Technical Indicators Support the Market

Technical Indicators - The Climax of Stock Selling May Prove Good for the Market!

Growing Buzz over Bearish Chart Patterns

Don't Be So Quick to Buy the Head-and-Shoulders Hype

Priceline.Com (PCLN) Should Continue Its Earnings Dominance This Week!

By Ian Harvey


May 7, 2012


It was a rough week for U.S. stocks, as the month of May wasted no time in living up to its bearish reputation. Friday's report of weaker-than-forecast nonfarm payrolls growth was the last straw for traders, even though the unemployment rate unexpectedly backpedaled. So the market's range-bound chop continued, with equities settling near the low end of a sideways channel that has been in place since March.

Will the investors fear turn to panic or will commonsense win out?

With Wall Street heading into a seasonally weak period, and the conditions of last week fresh in investors’ minds, panic could be a major concern for the market. However, even though the technical indicators provide an outlook that remains cloudy over the near term, there are still many aspects of the market in good shape, and there is encouragement from the growing buzz over bearish chart patterns, therefore, stocks could be back to a move forward in the week ahead.

Goal a
Repeat the stock market article word for word, from its first line to its last.

Given entries
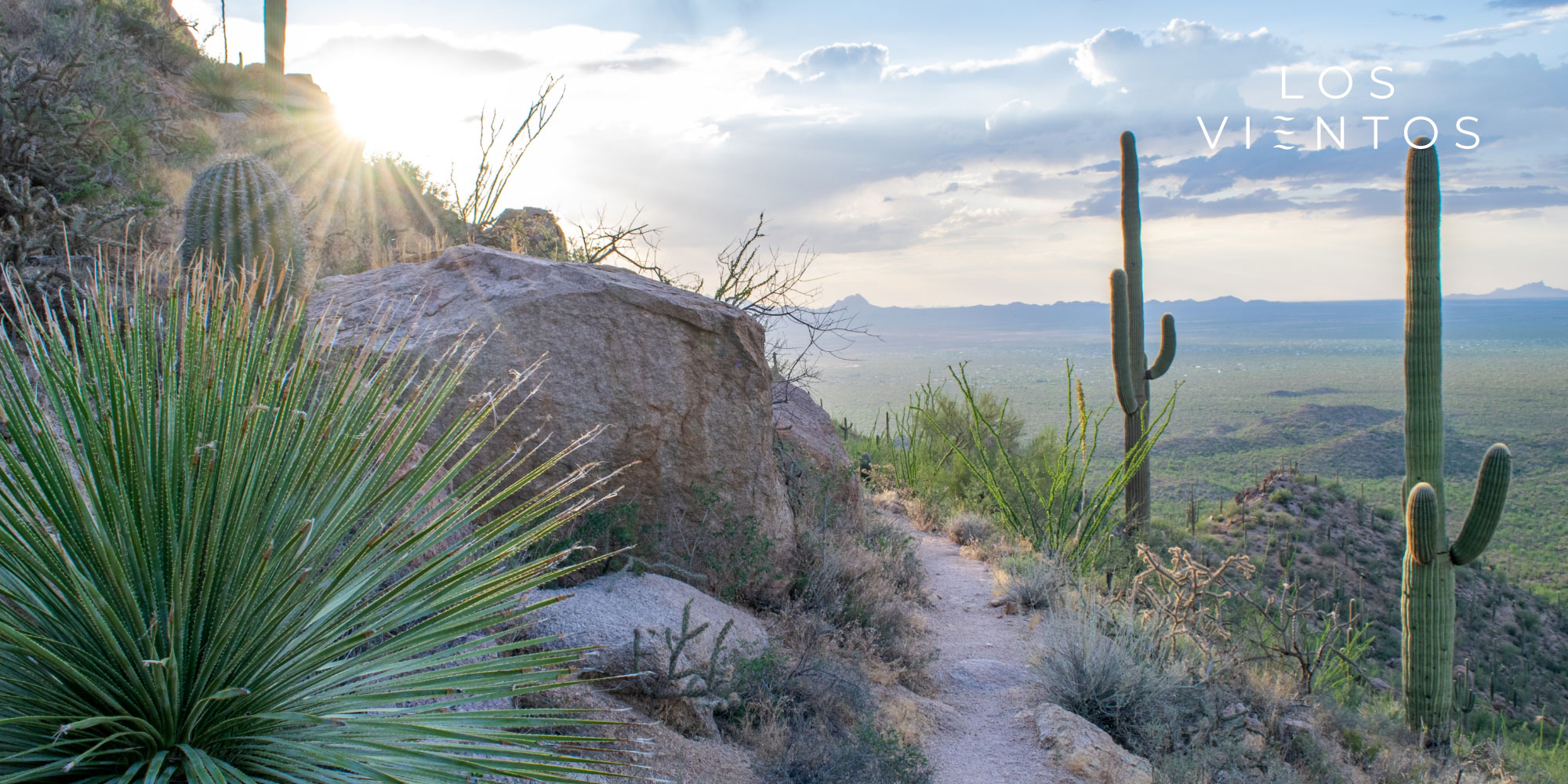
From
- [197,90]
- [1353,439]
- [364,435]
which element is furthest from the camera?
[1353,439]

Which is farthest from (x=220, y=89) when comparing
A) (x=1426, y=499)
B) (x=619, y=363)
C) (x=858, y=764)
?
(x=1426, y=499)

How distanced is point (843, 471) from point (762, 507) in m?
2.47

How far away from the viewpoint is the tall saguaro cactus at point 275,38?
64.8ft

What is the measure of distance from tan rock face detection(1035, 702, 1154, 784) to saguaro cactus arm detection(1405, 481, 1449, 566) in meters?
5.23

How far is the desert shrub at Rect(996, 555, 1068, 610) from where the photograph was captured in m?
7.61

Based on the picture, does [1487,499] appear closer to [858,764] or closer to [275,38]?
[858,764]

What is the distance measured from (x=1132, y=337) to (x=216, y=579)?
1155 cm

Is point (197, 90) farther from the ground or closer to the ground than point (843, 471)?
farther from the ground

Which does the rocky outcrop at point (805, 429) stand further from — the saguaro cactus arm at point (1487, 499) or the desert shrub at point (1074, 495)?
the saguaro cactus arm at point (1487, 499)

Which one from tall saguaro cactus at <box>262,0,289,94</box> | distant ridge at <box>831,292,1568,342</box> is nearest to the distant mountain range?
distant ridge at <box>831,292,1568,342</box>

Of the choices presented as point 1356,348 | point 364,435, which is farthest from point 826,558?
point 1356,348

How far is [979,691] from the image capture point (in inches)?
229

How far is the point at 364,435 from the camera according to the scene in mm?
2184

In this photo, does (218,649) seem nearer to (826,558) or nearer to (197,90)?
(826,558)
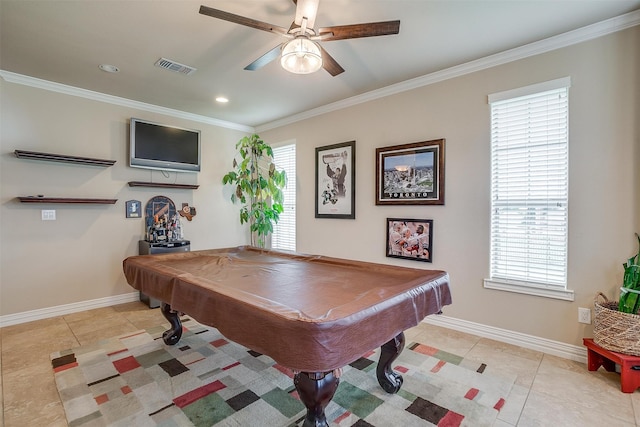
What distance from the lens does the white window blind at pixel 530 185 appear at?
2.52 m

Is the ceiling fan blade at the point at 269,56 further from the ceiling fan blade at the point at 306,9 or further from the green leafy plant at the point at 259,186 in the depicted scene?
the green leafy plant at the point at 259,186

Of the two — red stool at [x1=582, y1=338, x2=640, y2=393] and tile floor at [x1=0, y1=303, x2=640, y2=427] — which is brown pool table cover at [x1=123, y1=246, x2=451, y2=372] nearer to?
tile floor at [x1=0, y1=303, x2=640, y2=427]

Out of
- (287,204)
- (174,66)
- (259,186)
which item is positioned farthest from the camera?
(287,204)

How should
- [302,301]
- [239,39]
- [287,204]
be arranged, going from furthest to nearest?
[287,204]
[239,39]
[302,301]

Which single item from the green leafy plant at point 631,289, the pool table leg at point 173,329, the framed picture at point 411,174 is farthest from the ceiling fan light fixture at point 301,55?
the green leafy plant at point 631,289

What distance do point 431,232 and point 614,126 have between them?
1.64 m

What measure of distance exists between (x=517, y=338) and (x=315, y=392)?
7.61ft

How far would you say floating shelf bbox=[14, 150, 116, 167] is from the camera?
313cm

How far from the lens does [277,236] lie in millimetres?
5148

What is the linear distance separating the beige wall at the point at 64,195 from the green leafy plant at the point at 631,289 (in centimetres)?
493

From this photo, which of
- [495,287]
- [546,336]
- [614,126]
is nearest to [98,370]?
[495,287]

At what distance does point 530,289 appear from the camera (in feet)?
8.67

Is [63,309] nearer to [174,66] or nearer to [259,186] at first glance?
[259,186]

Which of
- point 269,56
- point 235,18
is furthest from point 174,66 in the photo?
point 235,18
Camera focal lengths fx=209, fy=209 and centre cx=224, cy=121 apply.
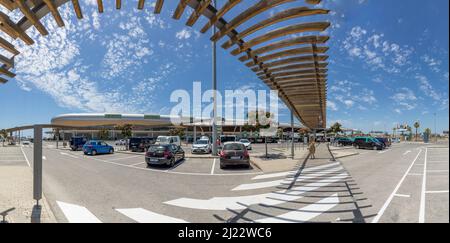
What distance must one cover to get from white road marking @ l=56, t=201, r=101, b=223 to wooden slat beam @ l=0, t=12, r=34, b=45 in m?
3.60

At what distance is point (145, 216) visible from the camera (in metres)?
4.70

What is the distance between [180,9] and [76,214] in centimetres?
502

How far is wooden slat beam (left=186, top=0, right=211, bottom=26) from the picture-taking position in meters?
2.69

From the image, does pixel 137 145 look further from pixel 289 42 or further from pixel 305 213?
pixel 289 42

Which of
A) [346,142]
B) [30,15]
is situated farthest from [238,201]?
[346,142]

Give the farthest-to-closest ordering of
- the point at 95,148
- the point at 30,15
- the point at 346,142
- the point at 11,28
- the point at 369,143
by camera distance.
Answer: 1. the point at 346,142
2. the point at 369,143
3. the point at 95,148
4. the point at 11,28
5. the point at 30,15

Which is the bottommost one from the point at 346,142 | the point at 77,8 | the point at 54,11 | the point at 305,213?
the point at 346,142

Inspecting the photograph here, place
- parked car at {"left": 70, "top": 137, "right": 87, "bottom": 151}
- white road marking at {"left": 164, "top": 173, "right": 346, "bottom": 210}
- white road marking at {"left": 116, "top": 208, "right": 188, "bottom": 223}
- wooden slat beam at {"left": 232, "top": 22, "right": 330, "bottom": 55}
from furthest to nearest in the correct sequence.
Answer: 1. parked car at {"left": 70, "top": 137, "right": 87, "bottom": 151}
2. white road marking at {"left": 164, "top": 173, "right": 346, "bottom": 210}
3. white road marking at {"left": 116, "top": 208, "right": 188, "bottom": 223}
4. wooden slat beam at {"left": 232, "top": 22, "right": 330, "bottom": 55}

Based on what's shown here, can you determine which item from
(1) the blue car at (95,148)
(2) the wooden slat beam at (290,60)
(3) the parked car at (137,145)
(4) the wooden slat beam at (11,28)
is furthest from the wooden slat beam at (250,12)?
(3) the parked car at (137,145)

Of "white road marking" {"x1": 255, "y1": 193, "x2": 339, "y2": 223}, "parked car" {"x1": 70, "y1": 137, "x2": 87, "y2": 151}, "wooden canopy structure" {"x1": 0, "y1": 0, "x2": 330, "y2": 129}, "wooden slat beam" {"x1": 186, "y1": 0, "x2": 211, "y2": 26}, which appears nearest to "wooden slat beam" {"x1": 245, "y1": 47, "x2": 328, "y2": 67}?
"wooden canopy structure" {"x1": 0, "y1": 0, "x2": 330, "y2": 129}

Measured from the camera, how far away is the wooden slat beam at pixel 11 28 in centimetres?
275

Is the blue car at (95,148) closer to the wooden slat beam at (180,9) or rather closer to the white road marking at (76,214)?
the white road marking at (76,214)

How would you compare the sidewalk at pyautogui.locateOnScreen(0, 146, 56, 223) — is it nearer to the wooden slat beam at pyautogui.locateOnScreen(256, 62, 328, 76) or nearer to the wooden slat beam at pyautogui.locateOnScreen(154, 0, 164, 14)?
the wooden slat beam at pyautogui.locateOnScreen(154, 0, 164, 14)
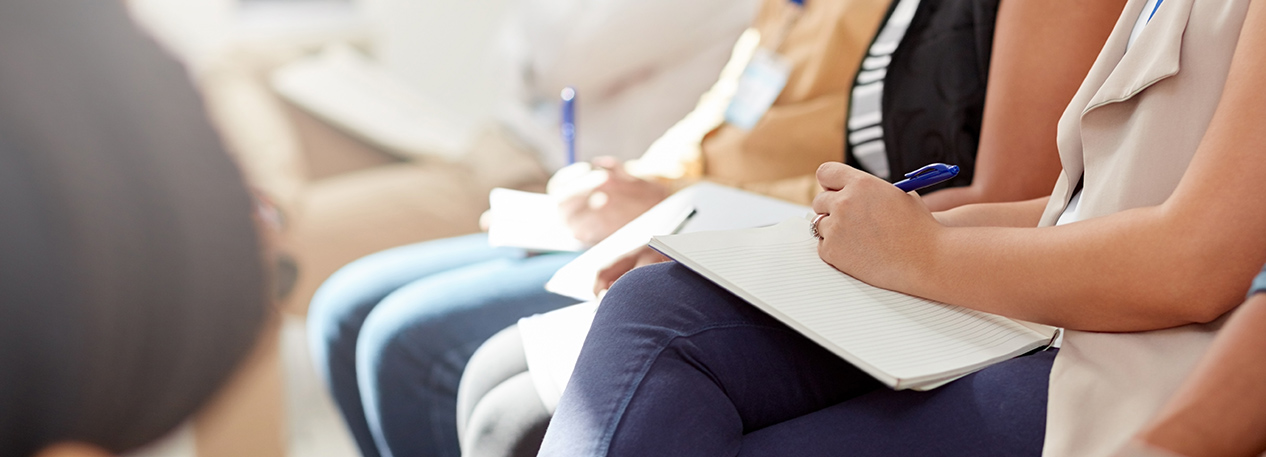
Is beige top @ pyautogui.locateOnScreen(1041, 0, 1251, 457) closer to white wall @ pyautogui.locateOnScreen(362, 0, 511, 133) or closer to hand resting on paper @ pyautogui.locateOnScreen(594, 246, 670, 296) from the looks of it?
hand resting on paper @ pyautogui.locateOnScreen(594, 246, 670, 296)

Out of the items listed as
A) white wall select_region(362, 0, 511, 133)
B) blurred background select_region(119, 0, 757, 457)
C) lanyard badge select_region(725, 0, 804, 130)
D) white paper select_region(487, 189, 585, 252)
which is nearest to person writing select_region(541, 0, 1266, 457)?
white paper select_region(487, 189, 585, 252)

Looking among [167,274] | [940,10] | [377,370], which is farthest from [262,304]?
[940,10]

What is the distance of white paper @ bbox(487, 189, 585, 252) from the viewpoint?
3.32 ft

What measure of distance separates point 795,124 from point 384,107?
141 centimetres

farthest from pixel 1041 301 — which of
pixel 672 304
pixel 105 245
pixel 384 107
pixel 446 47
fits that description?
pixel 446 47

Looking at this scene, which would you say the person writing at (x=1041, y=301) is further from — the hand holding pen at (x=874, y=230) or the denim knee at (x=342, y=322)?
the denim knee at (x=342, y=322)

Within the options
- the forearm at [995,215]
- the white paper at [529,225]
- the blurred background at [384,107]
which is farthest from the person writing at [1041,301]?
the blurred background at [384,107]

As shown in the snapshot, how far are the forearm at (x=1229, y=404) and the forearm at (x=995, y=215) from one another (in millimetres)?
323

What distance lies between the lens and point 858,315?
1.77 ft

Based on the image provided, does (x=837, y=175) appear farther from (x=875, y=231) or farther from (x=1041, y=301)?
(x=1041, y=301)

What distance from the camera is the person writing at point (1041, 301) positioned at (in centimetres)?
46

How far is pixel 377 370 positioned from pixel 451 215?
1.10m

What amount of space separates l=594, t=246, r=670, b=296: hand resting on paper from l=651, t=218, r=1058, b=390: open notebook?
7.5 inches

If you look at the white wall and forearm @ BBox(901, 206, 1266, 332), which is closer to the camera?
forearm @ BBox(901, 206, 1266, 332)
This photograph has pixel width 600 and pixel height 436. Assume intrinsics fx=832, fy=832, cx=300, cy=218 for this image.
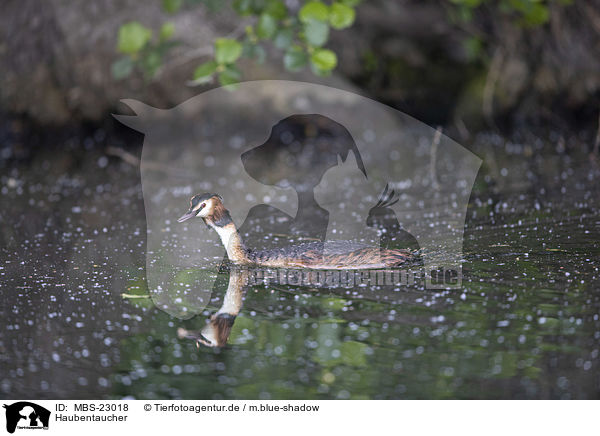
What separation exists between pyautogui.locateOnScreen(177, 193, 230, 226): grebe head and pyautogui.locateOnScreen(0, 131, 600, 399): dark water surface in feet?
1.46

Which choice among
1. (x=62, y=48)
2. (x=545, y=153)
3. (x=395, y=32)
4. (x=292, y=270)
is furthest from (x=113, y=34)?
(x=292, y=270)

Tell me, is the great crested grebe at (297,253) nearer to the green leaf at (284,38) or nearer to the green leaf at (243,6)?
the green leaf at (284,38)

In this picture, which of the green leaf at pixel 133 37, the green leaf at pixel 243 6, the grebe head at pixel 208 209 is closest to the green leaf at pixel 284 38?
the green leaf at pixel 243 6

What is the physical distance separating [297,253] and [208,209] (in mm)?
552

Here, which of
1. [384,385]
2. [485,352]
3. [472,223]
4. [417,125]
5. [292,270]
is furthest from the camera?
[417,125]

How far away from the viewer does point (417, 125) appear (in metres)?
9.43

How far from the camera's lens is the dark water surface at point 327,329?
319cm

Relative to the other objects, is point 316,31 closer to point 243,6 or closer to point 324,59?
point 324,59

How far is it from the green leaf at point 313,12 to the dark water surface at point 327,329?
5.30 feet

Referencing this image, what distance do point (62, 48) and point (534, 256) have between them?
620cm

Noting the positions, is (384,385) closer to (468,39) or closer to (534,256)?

Goal b
Reproduce the lines of the listing from the line with "In this picture, which" up to and including the final line of the listing.

Expected output a
Technical Indicators Support the Market

Technical Indicators - The Climax of Stock Selling May Prove Good for the Market!

Growing Buzz over Bearish Chart Patterns

Don't Be So Quick to Buy the Head-and-Shoulders Hype

Priceline.Com (PCLN) Should Continue Its Earnings Dominance This Week!

By Ian Harvey


May 7, 2012


It was a rough week for U.S. stocks, as the month of May wasted no time in living up to its bearish reputation. Friday's report of weaker-than-forecast nonfarm payrolls growth was the last straw for traders, even though the unemployment rate unexpectedly backpedaled. So the market's range-bound chop continued, with equities settling near the low end of a sideways channel that has been in place since March.

Will the investors fear turn to panic or will commonsense win out?

With Wall Street heading into a seasonally weak period, and the conditions of last week fresh in investors’ minds, panic could be a major concern for the market. However, even though the technical indicators provide an outlook that remains cloudy over the near term, there are still many aspects of the market in good shape, and there is encouragement from the growing buzz over bearish chart patterns, therefore, stocks could be back to a move forward in the week ahead.

Expected output b
In this picture, which of the green leaf at pixel 133 37, the green leaf at pixel 243 6, the grebe head at pixel 208 209 is closest to the green leaf at pixel 284 38?
the green leaf at pixel 243 6

What is the physical distance separating [297,253] and [208,209] (in mm)?
552

Here, which of
1. [384,385]
2. [485,352]
3. [472,223]
4. [417,125]
5. [292,270]
is furthest from the camera?
[417,125]

How far away from the viewer does point (417, 125) appear (in metres)?
9.43

How far from the camera's lens is the dark water surface at point 327,329?
319cm

Relative to the other objects, is point 316,31 closer to point 243,6 or closer to point 324,59?
point 324,59

How far is it from the green leaf at point 313,12 to the dark water surface at point 327,329?
5.30 feet

Referencing this image, what distance do point (62, 48) and point (534, 256) have between them?
620cm

Noting the positions, is (384,385) closer to (468,39) or closer to (534,256)?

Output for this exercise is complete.